Barbie will not be banned in the Philippines despite a small kerfuffle over a map that ignited countless clickbait headlines worldwide.
If you spent any time online last week, you probably saw lots of stories with colorful pictures of Barbie star Margot Robbie and the announcement that Barbie had been “banned” overseas. Perhaps you were under the impression that something shockingly risqué happens in Barbie.
But no, that was just to get you to click. And it worked on a lot of people.
Why Was Barbie Banned Anywhere?
The truth is that Vietnam banned Barbie from release over a sequence that some viewers believed showed a map depicting the “nine-dash line,” a marking that reflects China’s disputed territorial claims.
Vietnam, the Philippines, Taiwan, Malaysia and Brunei all object to China’s claims, and a tribunal at The Hague said in 2016 that China has no legal basis for the claims. This has not stopped China from continuing to make them.
(This is boring, right? You thought maybe this was going to be about Barbie doing something shocking? No.)
After a week of reviewing the matter, the Philippines’ Movie and Television Review and Classification Board said it accepts that the cartoonish map shown in the fun summer comedy is not intended to depict the nine-dash line, but in fact portrays (spoilers!) “the route of the make-believe journey of Barbie from Barbie Land to the ‘real world,’ as an integral part of the story,” according to The Hollywood Reporter.
The Phillipines have also asked Warner Bros. to distort to the map image to ensure that it isn’t misinterpreted, but Warner Bros. has yet to comment on whether it will agree to that request.
Barbie, in which Robbie stars as the fictional living doll, co-stars Ryan Gosling as Ken and boasts a robust supporting cast including Kate McKinnon, Issa Rae, Will Ferrell, Simu Liu, Michael Cera, America Ferrera, Emma Mackey, and more. Its directed by Greta Gerwig from a screenplay by Gerwig and Noah Baumbach.
So Nothing Risqué at All?
Far from pushing the envelope with anything risqué that could get her film banned, Robbie has said her character shouldn’t be sexualized.
“She’s a doll. She’s a plastic doll. She doesn’t have organs. If she doesn’t have organs, she doesn’t have reproductive organs. If she doesn’t have reproductive organs, would she even feel sexual desire? No, I don’t think she could,” she told Vogue.
She elaborated that the character “is sexualized. But she should never be sexy. People can project sex onto her. Yes, she can wear a short skirt, but because it’s fun and pink. Not because she wanted you to see her butt.”
While We’re Here, What Is Barbenheimer?
Because it shares a release date, July 21, with the Christopher Nolan biopic Oppenheimer, many on social media have joked about (or actually committed to) Barbenheimer, making a double feature of the fun, comedic Barbie movie and the serious Nolan epic about the father of the atom bomb.

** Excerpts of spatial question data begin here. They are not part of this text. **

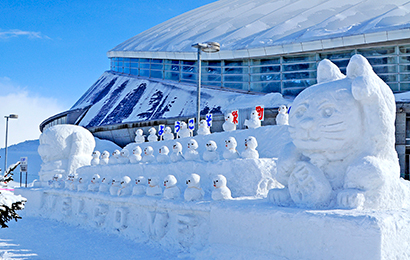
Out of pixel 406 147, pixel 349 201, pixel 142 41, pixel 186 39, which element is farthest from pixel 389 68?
pixel 142 41

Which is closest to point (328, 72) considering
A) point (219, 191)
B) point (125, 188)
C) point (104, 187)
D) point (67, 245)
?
point (219, 191)

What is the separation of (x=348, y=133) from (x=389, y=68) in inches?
447

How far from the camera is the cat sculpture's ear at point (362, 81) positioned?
365 centimetres

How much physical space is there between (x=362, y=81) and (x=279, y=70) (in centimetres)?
1242

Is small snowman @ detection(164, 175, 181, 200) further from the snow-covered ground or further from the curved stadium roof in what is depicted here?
the curved stadium roof

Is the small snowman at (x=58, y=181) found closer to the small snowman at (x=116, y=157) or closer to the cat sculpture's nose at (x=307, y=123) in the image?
the small snowman at (x=116, y=157)

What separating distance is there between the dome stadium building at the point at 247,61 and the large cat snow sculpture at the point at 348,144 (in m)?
8.75

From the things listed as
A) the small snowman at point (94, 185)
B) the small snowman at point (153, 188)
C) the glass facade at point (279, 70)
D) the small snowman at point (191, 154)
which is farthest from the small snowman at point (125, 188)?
the glass facade at point (279, 70)

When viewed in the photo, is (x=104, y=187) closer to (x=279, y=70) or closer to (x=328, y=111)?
(x=328, y=111)

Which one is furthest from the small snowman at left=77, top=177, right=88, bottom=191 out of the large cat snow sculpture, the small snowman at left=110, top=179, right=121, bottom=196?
the large cat snow sculpture

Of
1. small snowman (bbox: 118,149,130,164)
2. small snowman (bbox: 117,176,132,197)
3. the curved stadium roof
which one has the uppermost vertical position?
the curved stadium roof

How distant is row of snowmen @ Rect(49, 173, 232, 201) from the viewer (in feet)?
16.7

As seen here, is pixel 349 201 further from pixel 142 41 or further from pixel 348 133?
pixel 142 41

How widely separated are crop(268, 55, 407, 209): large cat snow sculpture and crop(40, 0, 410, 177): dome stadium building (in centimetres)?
875
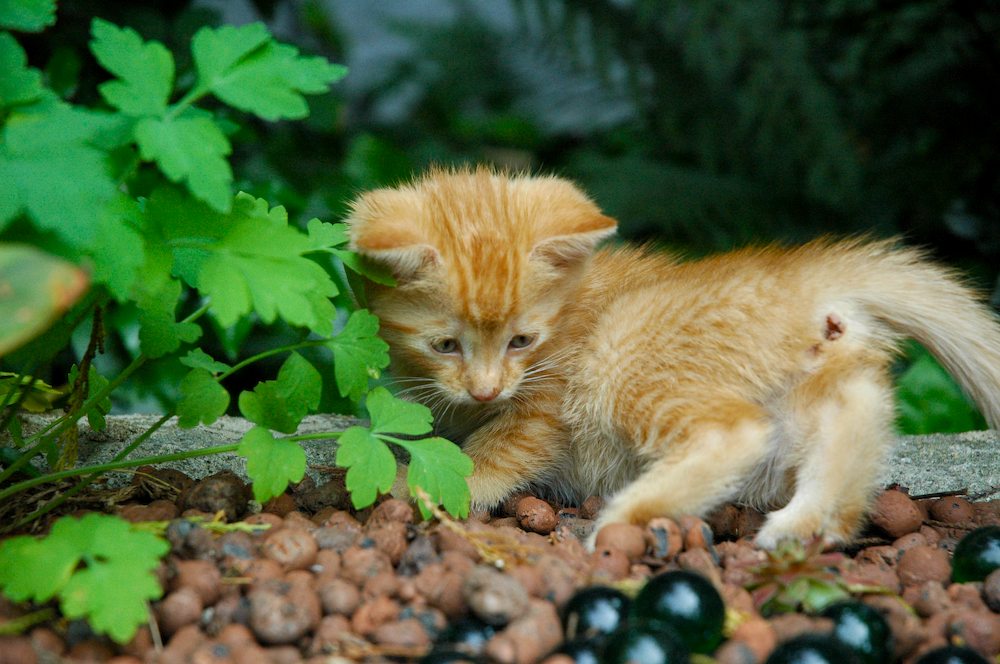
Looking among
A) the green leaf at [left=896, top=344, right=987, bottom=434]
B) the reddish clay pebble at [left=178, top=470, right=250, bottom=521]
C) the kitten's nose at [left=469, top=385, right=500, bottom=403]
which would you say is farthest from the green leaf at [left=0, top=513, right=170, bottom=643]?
the green leaf at [left=896, top=344, right=987, bottom=434]

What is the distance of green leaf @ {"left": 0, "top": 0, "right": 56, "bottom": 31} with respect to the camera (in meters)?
1.52

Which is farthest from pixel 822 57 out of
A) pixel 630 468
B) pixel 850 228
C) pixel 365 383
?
pixel 365 383

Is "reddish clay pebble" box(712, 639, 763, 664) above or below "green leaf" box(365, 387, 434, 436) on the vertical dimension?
above

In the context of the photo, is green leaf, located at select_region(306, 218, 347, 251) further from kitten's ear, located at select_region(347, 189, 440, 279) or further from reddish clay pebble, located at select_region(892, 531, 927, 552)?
reddish clay pebble, located at select_region(892, 531, 927, 552)

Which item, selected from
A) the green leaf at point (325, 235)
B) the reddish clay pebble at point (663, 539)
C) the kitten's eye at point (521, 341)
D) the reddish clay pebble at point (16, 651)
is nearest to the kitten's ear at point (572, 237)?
the kitten's eye at point (521, 341)

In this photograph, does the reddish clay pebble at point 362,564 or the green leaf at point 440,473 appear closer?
the reddish clay pebble at point 362,564

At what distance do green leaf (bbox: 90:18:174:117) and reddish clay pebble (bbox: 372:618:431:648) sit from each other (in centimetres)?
87

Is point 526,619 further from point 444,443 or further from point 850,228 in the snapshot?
point 850,228

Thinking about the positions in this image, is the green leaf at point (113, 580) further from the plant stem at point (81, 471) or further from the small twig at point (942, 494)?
the small twig at point (942, 494)

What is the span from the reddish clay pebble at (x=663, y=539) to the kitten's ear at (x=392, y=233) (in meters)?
0.75

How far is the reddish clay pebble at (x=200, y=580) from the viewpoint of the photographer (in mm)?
1550

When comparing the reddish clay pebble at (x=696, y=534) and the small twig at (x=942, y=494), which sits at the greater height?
the reddish clay pebble at (x=696, y=534)

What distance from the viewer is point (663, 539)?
1.80 metres

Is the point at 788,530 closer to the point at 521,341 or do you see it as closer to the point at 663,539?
the point at 663,539
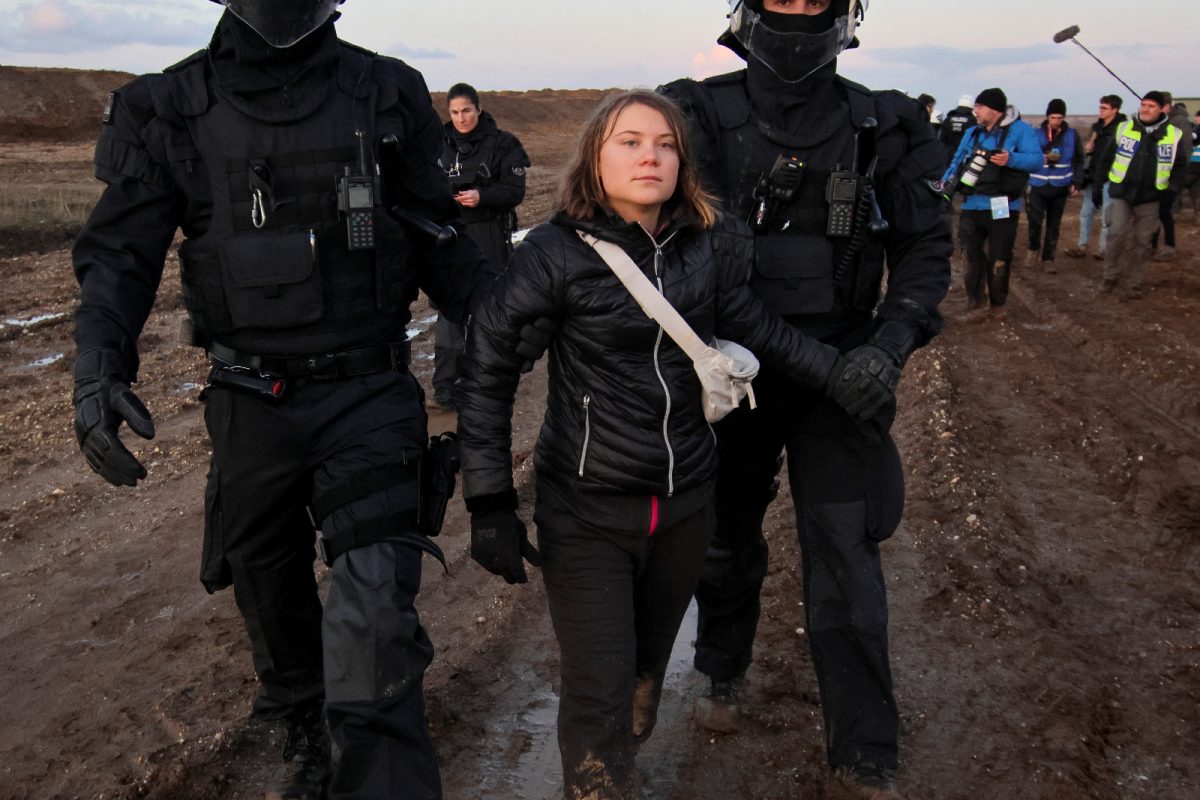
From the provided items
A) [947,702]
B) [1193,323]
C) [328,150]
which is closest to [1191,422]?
[1193,323]

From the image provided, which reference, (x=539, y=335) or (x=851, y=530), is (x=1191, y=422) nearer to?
(x=851, y=530)

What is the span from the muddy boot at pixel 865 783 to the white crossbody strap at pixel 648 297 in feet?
4.45

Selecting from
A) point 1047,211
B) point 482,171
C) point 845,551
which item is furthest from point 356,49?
point 1047,211

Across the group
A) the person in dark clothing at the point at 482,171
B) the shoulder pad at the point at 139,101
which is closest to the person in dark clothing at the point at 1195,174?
the person in dark clothing at the point at 482,171

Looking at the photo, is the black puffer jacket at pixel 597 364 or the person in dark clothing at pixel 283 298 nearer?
the black puffer jacket at pixel 597 364

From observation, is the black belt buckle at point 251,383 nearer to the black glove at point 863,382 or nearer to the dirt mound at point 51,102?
the black glove at point 863,382

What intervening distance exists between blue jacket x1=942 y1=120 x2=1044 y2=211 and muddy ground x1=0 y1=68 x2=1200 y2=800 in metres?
3.56

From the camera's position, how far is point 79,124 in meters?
39.1

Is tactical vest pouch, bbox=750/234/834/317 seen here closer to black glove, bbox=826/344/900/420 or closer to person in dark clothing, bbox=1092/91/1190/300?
black glove, bbox=826/344/900/420

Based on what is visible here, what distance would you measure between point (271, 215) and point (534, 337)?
2.78 ft

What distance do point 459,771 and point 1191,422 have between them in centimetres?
638

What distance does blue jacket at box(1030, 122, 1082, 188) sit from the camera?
562 inches

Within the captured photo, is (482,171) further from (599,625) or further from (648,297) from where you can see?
(599,625)

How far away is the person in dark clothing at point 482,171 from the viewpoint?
27.5 feet
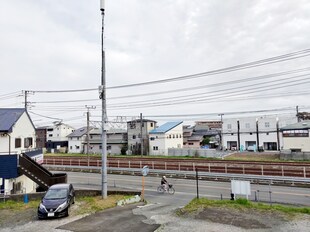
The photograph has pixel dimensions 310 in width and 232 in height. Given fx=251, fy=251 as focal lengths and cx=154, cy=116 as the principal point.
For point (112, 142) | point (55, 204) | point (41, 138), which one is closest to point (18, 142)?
point (55, 204)

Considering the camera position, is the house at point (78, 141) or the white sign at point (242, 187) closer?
the white sign at point (242, 187)

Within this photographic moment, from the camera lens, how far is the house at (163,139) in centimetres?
5581

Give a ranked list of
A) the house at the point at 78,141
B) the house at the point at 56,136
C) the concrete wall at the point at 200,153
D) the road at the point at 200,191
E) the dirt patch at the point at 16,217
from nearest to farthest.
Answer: the dirt patch at the point at 16,217
the road at the point at 200,191
the concrete wall at the point at 200,153
the house at the point at 78,141
the house at the point at 56,136

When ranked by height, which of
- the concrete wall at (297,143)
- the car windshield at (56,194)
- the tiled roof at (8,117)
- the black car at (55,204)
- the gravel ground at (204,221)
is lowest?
the gravel ground at (204,221)

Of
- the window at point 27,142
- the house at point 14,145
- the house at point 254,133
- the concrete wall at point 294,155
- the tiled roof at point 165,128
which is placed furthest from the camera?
the house at point 254,133

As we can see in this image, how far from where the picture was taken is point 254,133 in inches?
2447

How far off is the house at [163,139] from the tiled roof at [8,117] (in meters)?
35.4

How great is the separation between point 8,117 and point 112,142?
3942 centimetres

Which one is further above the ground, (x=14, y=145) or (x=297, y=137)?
(x=297, y=137)

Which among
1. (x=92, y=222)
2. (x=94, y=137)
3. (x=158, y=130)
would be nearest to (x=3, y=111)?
(x=92, y=222)

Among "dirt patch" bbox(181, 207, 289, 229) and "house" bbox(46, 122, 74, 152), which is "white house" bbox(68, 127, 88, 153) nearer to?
"house" bbox(46, 122, 74, 152)

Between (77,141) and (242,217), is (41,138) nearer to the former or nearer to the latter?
(77,141)

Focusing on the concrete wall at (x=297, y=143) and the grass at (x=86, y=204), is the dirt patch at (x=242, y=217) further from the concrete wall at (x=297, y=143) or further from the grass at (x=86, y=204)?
the concrete wall at (x=297, y=143)

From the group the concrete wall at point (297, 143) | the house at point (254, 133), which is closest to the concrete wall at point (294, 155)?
the concrete wall at point (297, 143)
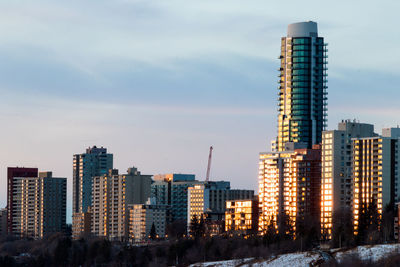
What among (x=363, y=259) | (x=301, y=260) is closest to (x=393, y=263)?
(x=363, y=259)

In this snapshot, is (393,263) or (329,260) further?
(329,260)

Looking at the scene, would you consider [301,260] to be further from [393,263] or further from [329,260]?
[393,263]

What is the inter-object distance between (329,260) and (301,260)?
28.4ft

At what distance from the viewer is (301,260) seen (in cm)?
19950

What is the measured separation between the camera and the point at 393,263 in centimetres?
17900

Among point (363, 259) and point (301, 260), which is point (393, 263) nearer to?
point (363, 259)

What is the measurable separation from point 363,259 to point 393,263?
10577 mm

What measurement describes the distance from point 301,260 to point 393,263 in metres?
25.1

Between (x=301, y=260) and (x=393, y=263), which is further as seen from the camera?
(x=301, y=260)

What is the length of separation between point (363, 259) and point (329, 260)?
22.6ft

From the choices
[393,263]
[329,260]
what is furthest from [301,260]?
[393,263]

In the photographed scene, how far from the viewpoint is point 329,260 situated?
19225 centimetres

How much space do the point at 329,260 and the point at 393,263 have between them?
649 inches
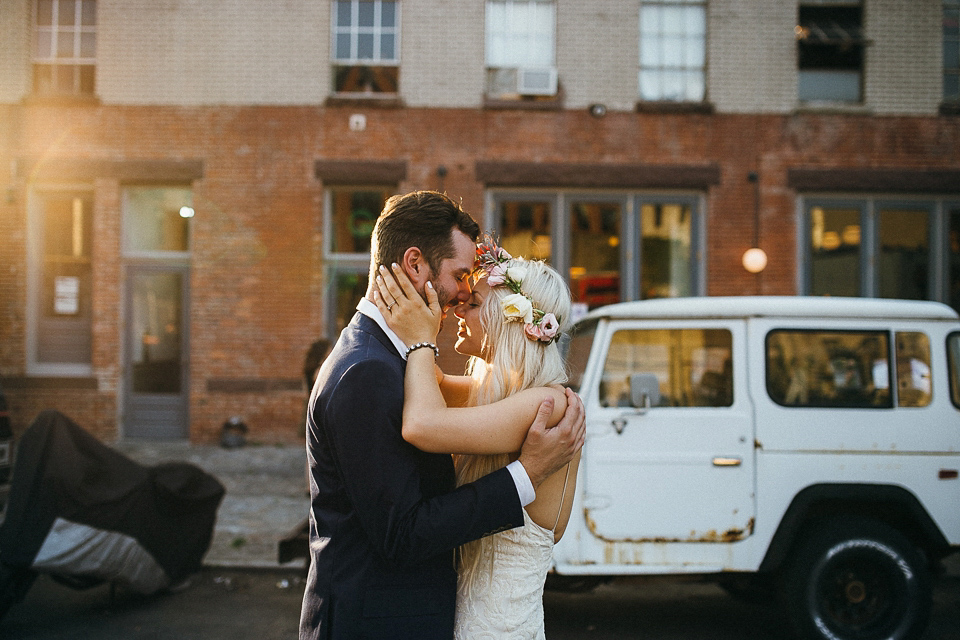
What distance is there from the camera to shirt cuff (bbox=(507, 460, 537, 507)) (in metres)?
1.88

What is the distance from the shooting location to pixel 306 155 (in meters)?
10.7

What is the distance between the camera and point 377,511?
1734 mm

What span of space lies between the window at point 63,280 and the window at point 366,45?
4549mm

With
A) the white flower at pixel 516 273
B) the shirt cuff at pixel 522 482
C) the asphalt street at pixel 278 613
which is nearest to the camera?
the shirt cuff at pixel 522 482

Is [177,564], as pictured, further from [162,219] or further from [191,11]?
[191,11]

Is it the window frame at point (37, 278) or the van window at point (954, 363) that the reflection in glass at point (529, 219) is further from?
the van window at point (954, 363)

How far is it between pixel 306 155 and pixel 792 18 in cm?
780

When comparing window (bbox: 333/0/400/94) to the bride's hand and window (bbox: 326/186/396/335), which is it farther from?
the bride's hand

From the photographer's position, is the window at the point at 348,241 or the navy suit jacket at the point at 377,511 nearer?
the navy suit jacket at the point at 377,511

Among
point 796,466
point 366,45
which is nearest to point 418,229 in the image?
point 796,466

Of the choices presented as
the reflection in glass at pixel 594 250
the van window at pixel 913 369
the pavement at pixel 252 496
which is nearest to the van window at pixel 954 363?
the van window at pixel 913 369

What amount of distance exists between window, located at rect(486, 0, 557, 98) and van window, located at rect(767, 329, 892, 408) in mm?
7419

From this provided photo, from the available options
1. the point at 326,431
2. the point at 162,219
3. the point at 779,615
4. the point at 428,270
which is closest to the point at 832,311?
the point at 779,615

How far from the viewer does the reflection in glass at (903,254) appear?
11.0m
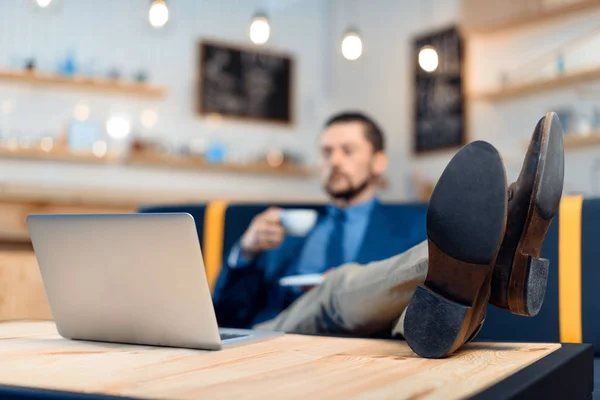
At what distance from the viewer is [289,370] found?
2.20 ft

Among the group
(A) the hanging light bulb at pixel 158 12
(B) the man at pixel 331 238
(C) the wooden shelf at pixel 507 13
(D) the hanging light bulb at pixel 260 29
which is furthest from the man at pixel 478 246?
(C) the wooden shelf at pixel 507 13

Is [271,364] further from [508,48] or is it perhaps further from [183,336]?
[508,48]

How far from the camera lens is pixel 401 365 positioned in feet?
2.36

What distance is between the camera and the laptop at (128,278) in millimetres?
812

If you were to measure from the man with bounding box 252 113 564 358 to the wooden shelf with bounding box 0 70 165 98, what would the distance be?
381 cm

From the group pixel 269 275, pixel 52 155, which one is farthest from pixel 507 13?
pixel 52 155

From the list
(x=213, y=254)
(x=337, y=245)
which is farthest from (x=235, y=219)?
(x=337, y=245)

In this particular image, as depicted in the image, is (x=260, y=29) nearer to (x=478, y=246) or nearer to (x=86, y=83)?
(x=86, y=83)

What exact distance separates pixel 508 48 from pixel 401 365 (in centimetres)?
372

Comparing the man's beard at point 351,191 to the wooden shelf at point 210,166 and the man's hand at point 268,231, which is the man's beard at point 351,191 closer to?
the man's hand at point 268,231

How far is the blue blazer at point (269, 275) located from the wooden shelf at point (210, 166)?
276 centimetres

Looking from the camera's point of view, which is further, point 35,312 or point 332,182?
point 332,182

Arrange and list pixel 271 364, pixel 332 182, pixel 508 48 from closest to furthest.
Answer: pixel 271 364 → pixel 332 182 → pixel 508 48

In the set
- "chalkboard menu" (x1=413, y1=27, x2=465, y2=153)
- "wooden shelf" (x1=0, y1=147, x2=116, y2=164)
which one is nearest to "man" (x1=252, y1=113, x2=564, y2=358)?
"chalkboard menu" (x1=413, y1=27, x2=465, y2=153)
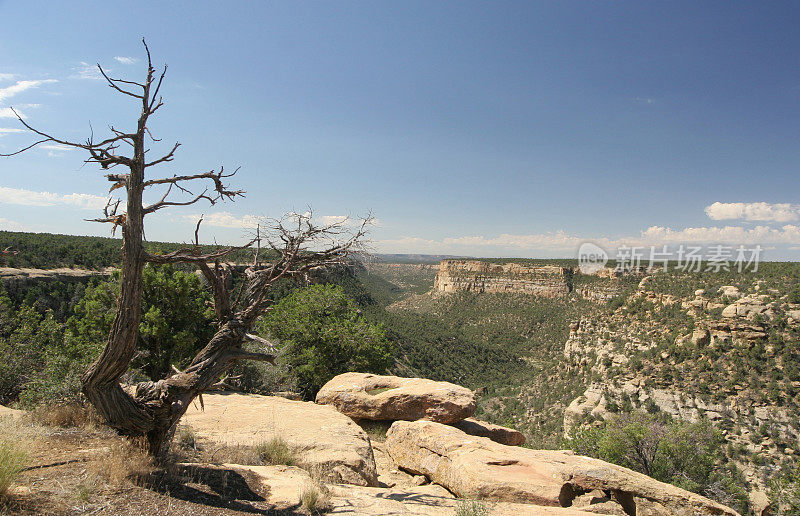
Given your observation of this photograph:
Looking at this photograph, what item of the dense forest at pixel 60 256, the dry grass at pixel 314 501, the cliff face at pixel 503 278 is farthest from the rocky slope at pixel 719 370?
the cliff face at pixel 503 278

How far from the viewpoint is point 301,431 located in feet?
30.4

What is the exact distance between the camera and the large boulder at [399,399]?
11359 mm

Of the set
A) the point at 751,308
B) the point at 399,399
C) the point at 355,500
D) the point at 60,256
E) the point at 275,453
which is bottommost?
the point at 399,399

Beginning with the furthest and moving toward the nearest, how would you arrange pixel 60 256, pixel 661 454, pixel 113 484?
pixel 60 256 < pixel 661 454 < pixel 113 484

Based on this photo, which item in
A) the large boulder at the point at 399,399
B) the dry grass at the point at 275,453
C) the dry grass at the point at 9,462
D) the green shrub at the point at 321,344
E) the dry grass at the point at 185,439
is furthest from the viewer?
the green shrub at the point at 321,344

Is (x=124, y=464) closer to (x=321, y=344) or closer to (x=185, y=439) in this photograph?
(x=185, y=439)

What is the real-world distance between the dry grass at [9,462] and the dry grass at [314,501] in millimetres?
3309

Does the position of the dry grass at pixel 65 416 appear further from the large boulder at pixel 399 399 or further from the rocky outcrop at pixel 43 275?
the rocky outcrop at pixel 43 275

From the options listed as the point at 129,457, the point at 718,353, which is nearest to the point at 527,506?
the point at 129,457

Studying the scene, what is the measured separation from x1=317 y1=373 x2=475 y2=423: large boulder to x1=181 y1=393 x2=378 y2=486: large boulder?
891 mm

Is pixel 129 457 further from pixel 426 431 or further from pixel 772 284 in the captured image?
pixel 772 284

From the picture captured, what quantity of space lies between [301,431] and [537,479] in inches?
222

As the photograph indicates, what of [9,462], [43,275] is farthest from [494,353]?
[43,275]

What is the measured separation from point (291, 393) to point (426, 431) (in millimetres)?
9965
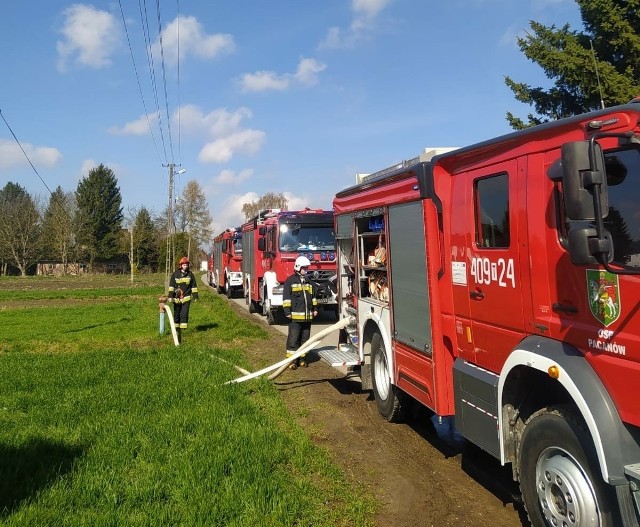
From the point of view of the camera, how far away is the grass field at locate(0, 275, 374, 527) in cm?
404

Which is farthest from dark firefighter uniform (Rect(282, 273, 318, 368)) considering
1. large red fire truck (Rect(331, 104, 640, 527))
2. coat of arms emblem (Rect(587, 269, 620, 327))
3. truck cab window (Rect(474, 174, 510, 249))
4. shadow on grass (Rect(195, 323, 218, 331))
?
coat of arms emblem (Rect(587, 269, 620, 327))

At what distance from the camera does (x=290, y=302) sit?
973 centimetres

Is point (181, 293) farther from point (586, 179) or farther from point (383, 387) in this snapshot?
point (586, 179)

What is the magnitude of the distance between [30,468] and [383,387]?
12.6 ft

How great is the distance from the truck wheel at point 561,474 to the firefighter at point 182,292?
10.0 m

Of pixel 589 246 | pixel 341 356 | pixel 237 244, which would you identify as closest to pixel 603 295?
pixel 589 246

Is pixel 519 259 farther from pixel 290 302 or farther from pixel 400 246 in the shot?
pixel 290 302

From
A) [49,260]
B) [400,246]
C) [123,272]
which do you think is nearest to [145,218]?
[123,272]

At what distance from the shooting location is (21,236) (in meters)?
63.0

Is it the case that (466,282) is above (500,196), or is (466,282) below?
below

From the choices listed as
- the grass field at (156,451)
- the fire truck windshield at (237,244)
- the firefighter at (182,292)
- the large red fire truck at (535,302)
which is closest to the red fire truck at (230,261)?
the fire truck windshield at (237,244)

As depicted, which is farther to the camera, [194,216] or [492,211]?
[194,216]

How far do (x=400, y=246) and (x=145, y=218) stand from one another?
7449cm

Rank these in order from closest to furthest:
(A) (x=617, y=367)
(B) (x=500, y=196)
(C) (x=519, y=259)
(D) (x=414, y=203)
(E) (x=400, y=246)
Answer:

Barbenheimer has taken on such cultural resonance that it even has a Wikipedia page, before the release of either film.
Given that Oppenheimer is about the creation of a weapon that dropped on Japan, twice, bringing a horrific end to the war in the Pacific, we would probably have guessed that Oppenheimer, and not a cute movie about a doll coming to life, would be the one to incite international discussion.
But no, life is unpredictable, as both Barbie and Oppenheimer can attest.
Barbie is in theaters July 21, the same day as Oppenheimer. It seems like we all have some tough decisions to make.